Pourquoi confions-nous les questions qui nous taraudent le plus à des constellations improbables et pourquoi la lecture de l’horoscope fait-elle du bien ?
Astrologie : beaucoup ne voient dans ce mot que le A majuscule en forme de chapeau pointu de Nostradamus. En d’autres termes, une pratique fumeuse, exercée par des charlatans et destinée aux faibles d’esprits. Pourtant, tout le monde lorgne un jour par curiosité sur son horoscope et nombreux sont les gens “sérieux” qui n’hésitent pas à approfondir l’étude de leur thème astral.
Pourquoi, en 2014, avons-nous encore recours à un rite aussi irrationnel, méprisé par la science officielle ? Pour satisfaire notre quête de vérité ? Ou tout simplement parce que l’astrologie se situe entre passé mythologique incertain et futur imprévisible et qu’elle a l’art d’en dire plus long sur notre présent ?

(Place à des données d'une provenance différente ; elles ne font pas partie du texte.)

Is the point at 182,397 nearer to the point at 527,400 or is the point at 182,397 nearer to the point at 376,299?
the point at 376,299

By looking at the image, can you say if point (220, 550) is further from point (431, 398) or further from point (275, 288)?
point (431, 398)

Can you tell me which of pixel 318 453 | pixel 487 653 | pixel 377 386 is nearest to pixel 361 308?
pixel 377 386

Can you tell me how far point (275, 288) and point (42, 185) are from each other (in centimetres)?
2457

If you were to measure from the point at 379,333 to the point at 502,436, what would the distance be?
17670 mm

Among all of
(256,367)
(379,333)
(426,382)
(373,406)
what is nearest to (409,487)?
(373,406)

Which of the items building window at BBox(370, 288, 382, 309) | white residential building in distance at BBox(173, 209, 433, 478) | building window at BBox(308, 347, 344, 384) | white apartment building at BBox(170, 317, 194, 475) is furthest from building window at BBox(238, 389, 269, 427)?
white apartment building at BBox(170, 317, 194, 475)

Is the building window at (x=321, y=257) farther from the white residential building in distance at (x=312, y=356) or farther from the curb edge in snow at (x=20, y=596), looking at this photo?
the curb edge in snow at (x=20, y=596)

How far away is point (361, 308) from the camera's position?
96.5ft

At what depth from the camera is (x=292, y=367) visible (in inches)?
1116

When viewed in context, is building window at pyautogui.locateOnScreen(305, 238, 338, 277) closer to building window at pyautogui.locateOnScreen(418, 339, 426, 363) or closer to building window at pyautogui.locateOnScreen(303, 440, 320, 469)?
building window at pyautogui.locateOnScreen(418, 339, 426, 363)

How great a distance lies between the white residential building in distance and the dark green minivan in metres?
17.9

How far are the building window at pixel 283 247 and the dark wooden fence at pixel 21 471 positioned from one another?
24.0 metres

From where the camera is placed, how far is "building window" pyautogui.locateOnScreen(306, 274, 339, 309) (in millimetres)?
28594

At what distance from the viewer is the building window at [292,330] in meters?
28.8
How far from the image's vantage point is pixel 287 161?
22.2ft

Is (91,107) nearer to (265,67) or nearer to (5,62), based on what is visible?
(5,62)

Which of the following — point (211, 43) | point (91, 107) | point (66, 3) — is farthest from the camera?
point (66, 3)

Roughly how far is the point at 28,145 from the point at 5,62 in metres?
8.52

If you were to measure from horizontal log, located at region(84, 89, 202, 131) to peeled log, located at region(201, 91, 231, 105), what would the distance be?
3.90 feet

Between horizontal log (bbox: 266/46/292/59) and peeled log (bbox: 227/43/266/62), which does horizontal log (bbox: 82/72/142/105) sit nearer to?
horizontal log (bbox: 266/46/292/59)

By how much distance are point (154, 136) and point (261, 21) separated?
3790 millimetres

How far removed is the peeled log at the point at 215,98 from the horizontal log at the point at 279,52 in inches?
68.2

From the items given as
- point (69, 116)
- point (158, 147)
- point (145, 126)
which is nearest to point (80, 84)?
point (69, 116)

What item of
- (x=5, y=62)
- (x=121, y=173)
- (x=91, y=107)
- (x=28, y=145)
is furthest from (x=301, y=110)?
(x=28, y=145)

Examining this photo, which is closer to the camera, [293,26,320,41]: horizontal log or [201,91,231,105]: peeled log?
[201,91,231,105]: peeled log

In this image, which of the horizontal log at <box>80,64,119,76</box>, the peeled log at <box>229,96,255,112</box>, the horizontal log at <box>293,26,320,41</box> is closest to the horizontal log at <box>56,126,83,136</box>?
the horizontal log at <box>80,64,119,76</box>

En dehors de ses prédictions toutes relatives, les principaux reproches faits à l’astrologie sont le manque de fondement scientifique ainsi que sa propension à toucher les esprits les plus influençables, dépendants, anxieux, conformistes, incultes, narcissiques ou résignés. Ce à quoi ses fervents défenseurs répondent qu’il existe une astrologie sérieuse et une autre non, en faisant référence aux trois lignes laconiques des horoscopes des quotidiens ou des magazines.

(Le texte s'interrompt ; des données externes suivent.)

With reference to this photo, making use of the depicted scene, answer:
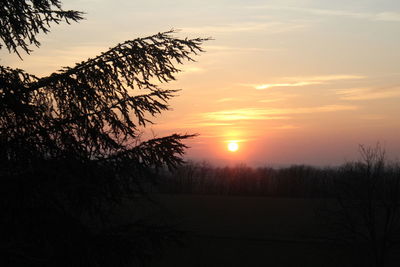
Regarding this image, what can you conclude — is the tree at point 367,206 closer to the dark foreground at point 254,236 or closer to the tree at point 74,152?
the dark foreground at point 254,236

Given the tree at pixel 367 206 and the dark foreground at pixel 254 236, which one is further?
the dark foreground at pixel 254 236

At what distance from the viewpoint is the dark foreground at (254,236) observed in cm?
3069

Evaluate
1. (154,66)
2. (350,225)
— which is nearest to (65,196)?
(154,66)

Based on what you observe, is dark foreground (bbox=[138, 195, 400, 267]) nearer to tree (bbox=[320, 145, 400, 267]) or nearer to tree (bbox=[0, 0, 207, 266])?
tree (bbox=[320, 145, 400, 267])

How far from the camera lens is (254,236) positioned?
36594 mm

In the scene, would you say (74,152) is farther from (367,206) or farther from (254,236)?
(254,236)

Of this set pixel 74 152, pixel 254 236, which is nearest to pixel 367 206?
pixel 254 236

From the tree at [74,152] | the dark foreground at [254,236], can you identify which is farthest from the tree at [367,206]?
the tree at [74,152]

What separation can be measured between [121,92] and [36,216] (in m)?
2.20

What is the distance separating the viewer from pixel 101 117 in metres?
6.16

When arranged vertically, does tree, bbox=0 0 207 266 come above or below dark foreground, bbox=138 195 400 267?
above

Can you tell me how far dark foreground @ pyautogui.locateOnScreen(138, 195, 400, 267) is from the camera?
3069cm

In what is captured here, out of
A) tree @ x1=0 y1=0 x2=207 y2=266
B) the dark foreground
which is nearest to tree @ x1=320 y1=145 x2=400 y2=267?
the dark foreground

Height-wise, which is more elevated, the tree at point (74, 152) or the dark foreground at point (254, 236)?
the tree at point (74, 152)
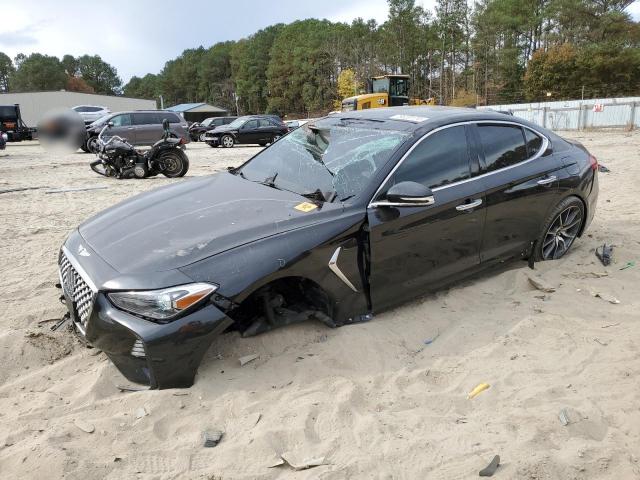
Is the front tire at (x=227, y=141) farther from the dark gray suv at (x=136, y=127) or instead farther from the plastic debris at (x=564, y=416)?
the plastic debris at (x=564, y=416)

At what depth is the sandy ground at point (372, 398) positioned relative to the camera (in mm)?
2340

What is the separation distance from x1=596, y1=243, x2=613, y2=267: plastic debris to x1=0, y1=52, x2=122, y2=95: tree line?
99.3 meters

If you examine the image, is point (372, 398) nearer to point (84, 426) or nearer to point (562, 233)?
point (84, 426)

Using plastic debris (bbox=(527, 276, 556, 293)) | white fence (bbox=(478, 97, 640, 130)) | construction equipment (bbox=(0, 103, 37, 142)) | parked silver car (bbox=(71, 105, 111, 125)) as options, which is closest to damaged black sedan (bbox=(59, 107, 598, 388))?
plastic debris (bbox=(527, 276, 556, 293))

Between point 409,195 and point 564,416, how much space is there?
5.08 ft

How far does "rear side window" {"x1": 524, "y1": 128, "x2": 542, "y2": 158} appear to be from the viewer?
451cm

Horoscope de journal ou thème astral, un spiritisme de bon sens
La lecture de l’horoscope du jour est soigneusement codée. Elle n’évoque ni fantômes, ni forces mystérieuses agissant à notre insu. Elle nous parle à travers des planètes. Même si les conseils donnés au nom de ces planètes pourraient très bien être délivrés sans elles…

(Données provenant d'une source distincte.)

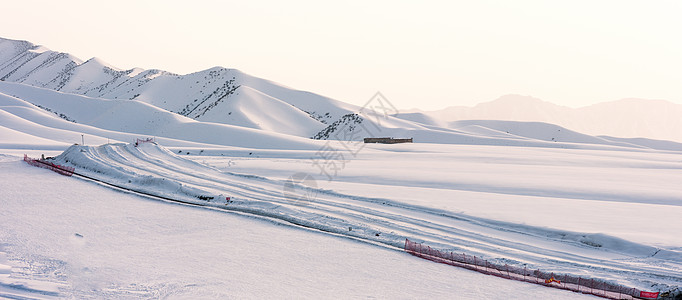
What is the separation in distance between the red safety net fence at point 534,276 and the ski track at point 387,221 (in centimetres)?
63

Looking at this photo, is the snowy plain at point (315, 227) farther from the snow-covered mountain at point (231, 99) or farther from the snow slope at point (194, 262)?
the snow-covered mountain at point (231, 99)

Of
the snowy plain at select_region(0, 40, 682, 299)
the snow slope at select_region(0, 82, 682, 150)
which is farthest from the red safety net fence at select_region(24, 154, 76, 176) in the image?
the snow slope at select_region(0, 82, 682, 150)

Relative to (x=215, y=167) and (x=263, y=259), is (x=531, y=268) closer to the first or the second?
(x=263, y=259)

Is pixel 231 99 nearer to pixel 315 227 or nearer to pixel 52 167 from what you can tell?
pixel 52 167

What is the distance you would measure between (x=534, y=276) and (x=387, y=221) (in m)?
8.29

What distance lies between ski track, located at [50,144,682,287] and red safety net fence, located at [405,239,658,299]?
629 mm

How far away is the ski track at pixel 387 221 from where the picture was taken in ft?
60.7

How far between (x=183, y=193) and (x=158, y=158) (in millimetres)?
14306

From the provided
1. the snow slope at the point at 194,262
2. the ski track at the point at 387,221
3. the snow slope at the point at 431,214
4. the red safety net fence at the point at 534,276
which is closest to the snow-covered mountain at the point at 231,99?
the snow slope at the point at 431,214

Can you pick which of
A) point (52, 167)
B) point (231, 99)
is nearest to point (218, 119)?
point (231, 99)

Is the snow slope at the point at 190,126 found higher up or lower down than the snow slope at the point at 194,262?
higher up

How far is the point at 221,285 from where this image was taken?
595 inches

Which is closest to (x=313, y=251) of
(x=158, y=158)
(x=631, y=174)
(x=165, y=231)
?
(x=165, y=231)

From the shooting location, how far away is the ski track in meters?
18.5
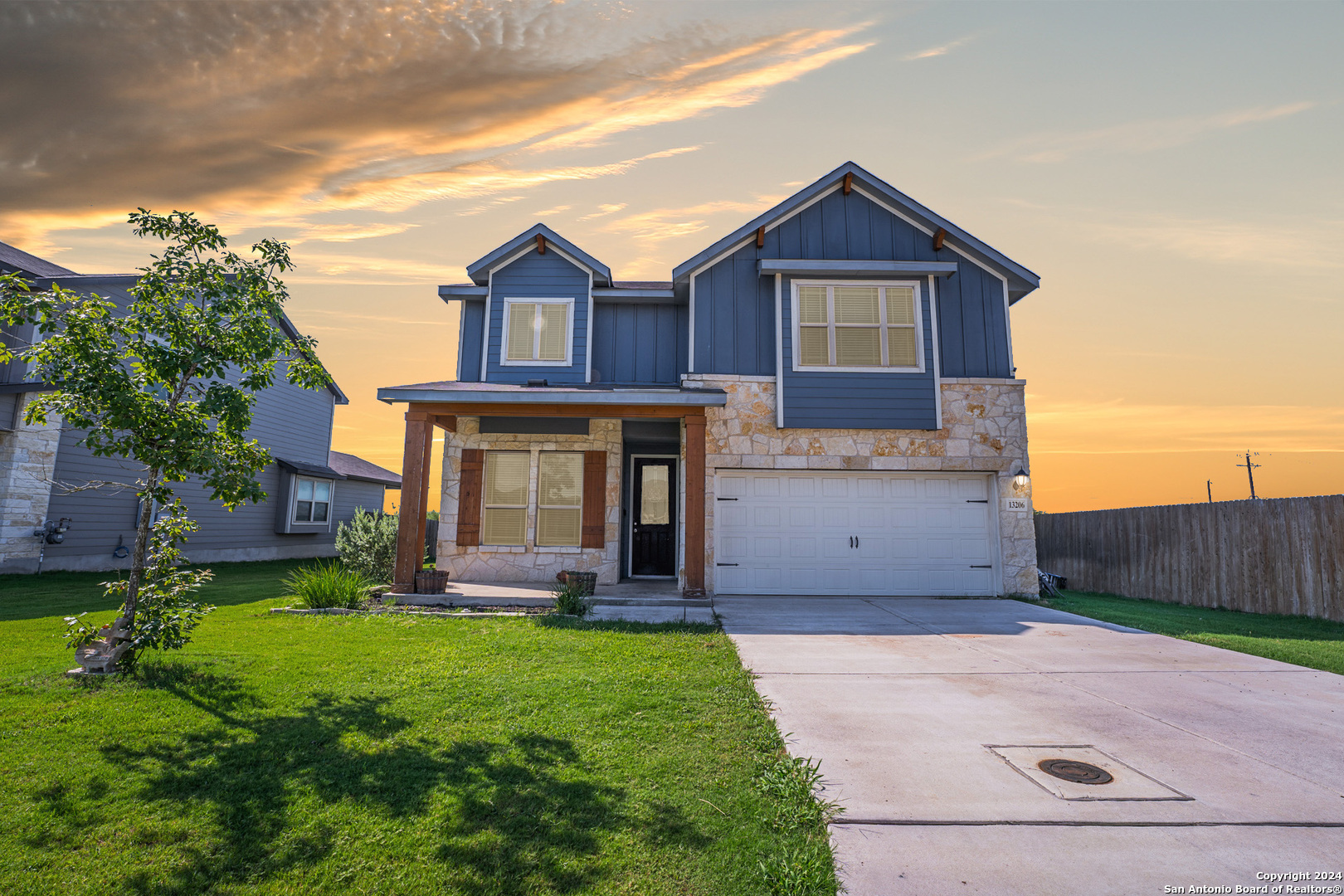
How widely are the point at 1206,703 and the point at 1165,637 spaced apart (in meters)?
3.36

Le format des horoscopes de quotidien s’apparente plutôt à une astrologie en 365 épisodes. Le message général qui domine est souvent du type : “Des problèmes au début, mais à la fin tout s’arrange”. Autrement dit : “suite au prochain épisode, accessoirement pour vérifier si ce qui est advenu entre temps était écrit, mais plus sûrement pour savoir ce que vos planètes vous réservent pour la suite”.
Même s’il prend des formes qui confinent parfois à la stupidité, telles que :” Verseau, ne vous agitez pas précipitamment”, ce qui est demandé à un horoscope ou à un thème astral n’est pas tant le script de notre vie, mais de remplir une fonction socialisante qui se résout par l’invariable question :”De quel signe êtes-vous ?” La mythologie au sens caché, toujours suggéré mais jamais révélé, offre une clef de lecture du quotidien dont la première vertu est de nous faire sentir notre appartenance à la communauté.
Rédacteur de talent ou astrologue de renom, un correspondant fidèle de l’âme humaine
Le succès de l’astrologie réside justement dans sa capacité à nous raconter des histoires sur mesure, à nous tranquilliser en mettant de l’ordre dans les événements de notre vie, à leur attribuer une raison ou un sens pour pouvoir purger les tensions et émotions accumulées, en somme, à trouver notre place dans la relation avec les autres.
Rob Brezsny, l’un des plus célèbres astrologues américains déclarait clairement : “J’écris des lettres d’amour à mes lecteurs”. A l’ère de l’individualisme galopant, de la solitude accablante et du triomphe désenchanté de la raison, l’horoscope de la radio, des pages de journaux ou envoyé dans notre messagerie électronique, semble nous dire invariablement :” Il y a du courrier pour vous tous les jours”.
A travers la géniale médiation des signes zodiacaux, ceux qui écrivent nos horoscopes le savent bien. Ils utilisent le pouvoir de l’écriture pour accomplir un acte d’humanité et d’altérité au sens platonique le plus pur. Au fond, nous ne sommes pas si naïfs pour demander à l’horoscope de prévoir le futur. Il nous suffit d’une mise en perspective exprimée de façon simple et cordiale, à travers une histoire dont nous sommes l’acteur principal.
Quelqu’un, quelque part derrière un ordinateur a pris soin d’écrire le scénario de notre vie et de lui donner un sens. “A la fin, tout ira bien”. Voilà pourquoi on peut lire l’horoscope sans croire à l’astrologie et pourquoi tout le monde peut l’interpréter à sa façon. Elle répond à notre peur de l’avenir, parce que tout simplement, interroger le futur, c’est déjà croire qu’il existe.